The Tale Of Despereaux (2008)


The Tale of Despereaux is not merely the story of a very cute mouse named Despereaux, but also a story of a rat named Roscuro, a princess named Pea, a scullery maid named Mig who looks a bit like a pig, and soup. The soup is quite special, and so is Despereaux.
He is quite small, and his ears are quite large, even by mouse standards. He is a rodent nonconformist in other, more important ways too: he does not cower in fear, and neither does he scurry. When he is supposed to be nibbling away at a pile of books, he instead reads them, feeding his mind instead of his tummy. Devouring stories of chivalrous knights further emboldens the already too bold young mouse. He gets unmouselike ideas. He endeavors to rescue a fair princess -- that would be Miss Pea, a very sad princess whose mother died, fairly recently, in an incident involving a rat and a bowl of soup.

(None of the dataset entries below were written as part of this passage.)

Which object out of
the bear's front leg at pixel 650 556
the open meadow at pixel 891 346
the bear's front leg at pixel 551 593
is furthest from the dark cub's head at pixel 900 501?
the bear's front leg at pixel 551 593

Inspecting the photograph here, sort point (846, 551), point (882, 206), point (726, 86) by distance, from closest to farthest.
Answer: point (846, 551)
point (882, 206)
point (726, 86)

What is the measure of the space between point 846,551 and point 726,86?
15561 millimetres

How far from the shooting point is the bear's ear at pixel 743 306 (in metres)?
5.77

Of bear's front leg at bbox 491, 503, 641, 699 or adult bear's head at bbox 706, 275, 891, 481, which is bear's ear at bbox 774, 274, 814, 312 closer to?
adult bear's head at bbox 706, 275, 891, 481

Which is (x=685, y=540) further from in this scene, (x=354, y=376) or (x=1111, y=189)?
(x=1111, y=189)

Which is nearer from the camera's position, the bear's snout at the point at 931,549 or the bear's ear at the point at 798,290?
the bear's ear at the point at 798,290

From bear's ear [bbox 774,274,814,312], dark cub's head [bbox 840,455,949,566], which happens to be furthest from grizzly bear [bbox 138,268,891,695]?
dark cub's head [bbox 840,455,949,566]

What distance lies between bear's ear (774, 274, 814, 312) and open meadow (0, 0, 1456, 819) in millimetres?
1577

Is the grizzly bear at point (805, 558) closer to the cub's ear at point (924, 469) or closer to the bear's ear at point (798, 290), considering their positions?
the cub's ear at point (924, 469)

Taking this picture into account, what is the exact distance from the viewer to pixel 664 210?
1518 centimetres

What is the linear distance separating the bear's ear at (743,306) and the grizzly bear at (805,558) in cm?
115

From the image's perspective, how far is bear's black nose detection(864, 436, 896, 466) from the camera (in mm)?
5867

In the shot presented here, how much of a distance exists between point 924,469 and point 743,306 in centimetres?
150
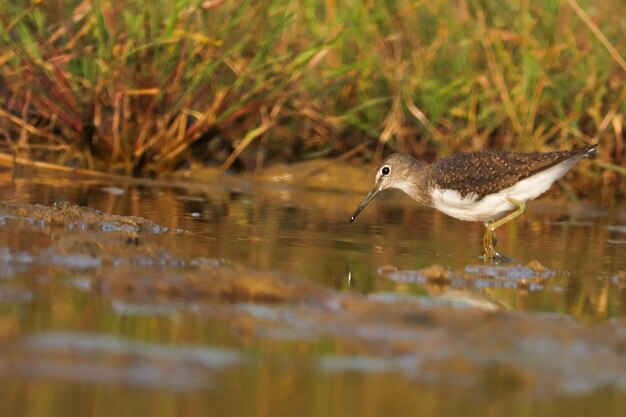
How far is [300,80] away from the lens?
1022cm

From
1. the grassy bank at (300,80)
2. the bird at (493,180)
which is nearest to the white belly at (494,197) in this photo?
the bird at (493,180)

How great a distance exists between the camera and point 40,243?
6184 mm

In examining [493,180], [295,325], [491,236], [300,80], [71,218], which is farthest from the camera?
[300,80]

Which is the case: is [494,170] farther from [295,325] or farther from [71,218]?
[295,325]

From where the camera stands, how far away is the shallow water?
3.86 m

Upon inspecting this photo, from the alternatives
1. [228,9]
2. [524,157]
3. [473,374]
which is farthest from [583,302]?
[228,9]

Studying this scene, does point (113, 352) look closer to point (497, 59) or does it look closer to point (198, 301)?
point (198, 301)

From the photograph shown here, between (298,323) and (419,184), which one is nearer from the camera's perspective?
(298,323)

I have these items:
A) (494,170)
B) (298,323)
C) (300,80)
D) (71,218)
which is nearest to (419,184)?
(494,170)

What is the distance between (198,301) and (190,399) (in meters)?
1.36

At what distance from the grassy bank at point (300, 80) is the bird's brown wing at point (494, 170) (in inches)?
81.9

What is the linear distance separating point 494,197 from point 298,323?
10.4 ft

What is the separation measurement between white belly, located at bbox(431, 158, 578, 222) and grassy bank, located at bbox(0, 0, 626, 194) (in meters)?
2.22

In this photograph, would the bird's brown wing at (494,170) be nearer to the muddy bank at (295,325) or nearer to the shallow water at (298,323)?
the shallow water at (298,323)
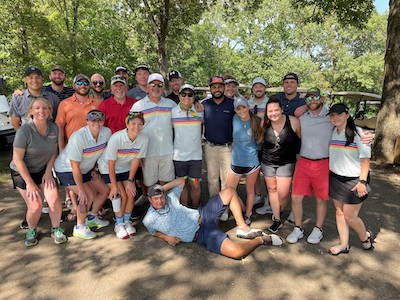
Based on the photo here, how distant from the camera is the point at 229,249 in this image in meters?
3.82

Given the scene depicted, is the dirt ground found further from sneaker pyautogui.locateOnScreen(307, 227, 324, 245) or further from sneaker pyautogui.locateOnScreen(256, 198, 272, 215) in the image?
sneaker pyautogui.locateOnScreen(256, 198, 272, 215)

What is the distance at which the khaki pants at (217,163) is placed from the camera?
4.80 m

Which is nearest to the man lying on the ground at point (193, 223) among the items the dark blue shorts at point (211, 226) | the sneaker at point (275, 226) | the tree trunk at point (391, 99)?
the dark blue shorts at point (211, 226)

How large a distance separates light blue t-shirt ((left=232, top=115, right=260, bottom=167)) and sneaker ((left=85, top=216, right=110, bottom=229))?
7.46 feet

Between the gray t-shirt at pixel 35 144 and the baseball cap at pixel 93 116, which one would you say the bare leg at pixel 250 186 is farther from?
the gray t-shirt at pixel 35 144

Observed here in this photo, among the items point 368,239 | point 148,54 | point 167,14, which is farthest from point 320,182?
point 148,54

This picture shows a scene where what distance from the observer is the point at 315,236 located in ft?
13.8

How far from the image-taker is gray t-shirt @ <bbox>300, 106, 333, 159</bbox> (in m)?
3.89

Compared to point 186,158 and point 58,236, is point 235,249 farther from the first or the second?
point 58,236

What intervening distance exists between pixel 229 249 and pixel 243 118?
1832 mm

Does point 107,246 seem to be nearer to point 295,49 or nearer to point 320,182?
point 320,182

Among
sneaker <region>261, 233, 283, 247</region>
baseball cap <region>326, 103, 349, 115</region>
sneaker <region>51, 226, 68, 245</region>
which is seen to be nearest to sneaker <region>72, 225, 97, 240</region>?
sneaker <region>51, 226, 68, 245</region>

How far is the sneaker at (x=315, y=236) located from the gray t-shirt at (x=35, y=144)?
12.3 feet

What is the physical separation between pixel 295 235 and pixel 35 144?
370cm
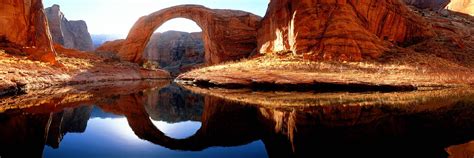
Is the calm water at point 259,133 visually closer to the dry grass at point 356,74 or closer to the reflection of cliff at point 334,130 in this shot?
the reflection of cliff at point 334,130

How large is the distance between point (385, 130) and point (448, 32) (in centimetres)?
2554

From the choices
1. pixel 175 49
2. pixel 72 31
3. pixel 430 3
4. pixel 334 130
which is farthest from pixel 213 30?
pixel 72 31

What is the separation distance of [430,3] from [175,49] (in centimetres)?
4318

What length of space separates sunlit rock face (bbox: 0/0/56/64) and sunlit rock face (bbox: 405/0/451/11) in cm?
3911

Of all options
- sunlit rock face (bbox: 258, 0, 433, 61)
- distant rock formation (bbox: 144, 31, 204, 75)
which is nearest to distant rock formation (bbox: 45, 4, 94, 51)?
distant rock formation (bbox: 144, 31, 204, 75)

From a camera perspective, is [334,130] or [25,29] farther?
[25,29]

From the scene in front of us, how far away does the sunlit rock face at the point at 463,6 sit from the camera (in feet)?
136

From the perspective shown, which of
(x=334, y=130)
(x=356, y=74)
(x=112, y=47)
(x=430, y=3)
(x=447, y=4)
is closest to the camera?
(x=334, y=130)

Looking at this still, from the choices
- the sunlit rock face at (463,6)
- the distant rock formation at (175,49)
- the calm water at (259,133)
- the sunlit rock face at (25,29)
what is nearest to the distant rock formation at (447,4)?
the sunlit rock face at (463,6)

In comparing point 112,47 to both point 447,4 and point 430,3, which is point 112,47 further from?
point 447,4

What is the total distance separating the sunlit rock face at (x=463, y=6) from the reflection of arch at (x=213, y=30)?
23.1 metres

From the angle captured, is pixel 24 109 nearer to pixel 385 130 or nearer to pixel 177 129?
pixel 177 129

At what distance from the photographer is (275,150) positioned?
16.8 ft

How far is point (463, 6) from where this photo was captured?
43938 millimetres
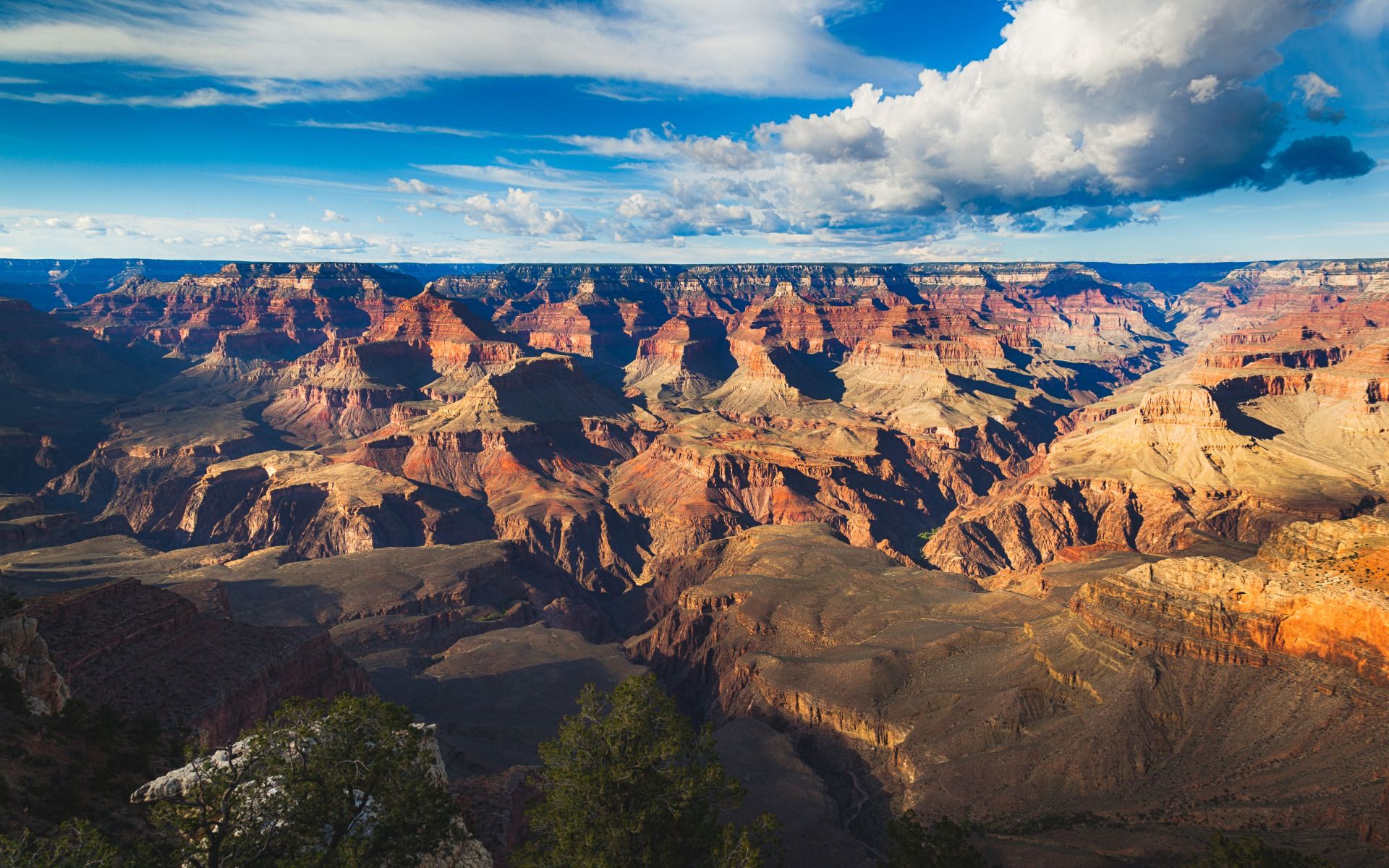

Speaking to a human and reading books gets Despereaux banished from wee Mouseworld. Over a hundred years ago, John Stuart Mill wrote: "Eccentricity has always abounded when and where strength of character has abounded; and the amount of eccentricity in a society has generally been proportional to the amount of genius, mental vigor, and moral courage which it contained. That so few now dare to be eccentric, marks the chief danger of the time." The elders of Mouseworld would disagree with Mill's assessment of mousy men, but it's a fine message for youngsters to take away from
The Tale of Despereaux. The mouse who dares to be different lives a life of adventure, but more importantly, he makes the world a better place.
Moral courage is something Despereaux (voiced by Matthew Broderick) never lacks, although others around him find their courage, resolve, and goodness occasionally lapsing.
The Tale of Despereaux is based on Kate DiCamillo's Newberry Award-winning novel, and it's a complicated tale of simple virtues. Despereaux meets Roscuro (Dustin Hoffman), a seafaring rodent who has had the subterranean homesick blues ever since he wound up in the bleak underworld Ratworld. Roscuro is a nonconformist rat in need of redemption, and he meets Mig (Tracey Ullman), a peasant girl in need of a little kindness. There's a soup chef too, and an enchanted pile of vegetables, and a lot of unsavory, fairly bloodthirsty rats, and a great deal happens, much of it requiring a great deal of courage. The story is at times like a stone soup, with a little of this and a little of that, while the soup subplot itself is a bit too reminiscent of Ratatouille, especially since it involves both a rat and a snooty chef.
The animation in
The Tale of Despereaux is quite lovely and lively, exhibiting great attention to detail -- from the mouse whiskers and wet noses, to the fine tapestries and delicately carved balustrades in Princess Pea's palace, to the shadowy, trash-strewn Ratworld. The Tale of Despereaux has an exquisite Renaissance glory and luminosity about it (and also a Boschian darkness). The characters often look like they've walked right out of the pages of a glossy book on Renaissance art (Princess Pea's late mother looks like a plump Botero, but her true ancestor is clearly Botticelli's Venus). The artwork shines even when the story turns dark and moody, which it often does. If The Tale of Despereaux has a Grimm Brothers grimness, it is also filled with exciting exploits and daring deeds and life lessons well worth learning. And like any fairy tale about a good, brave mouse, it is a tale that ends well.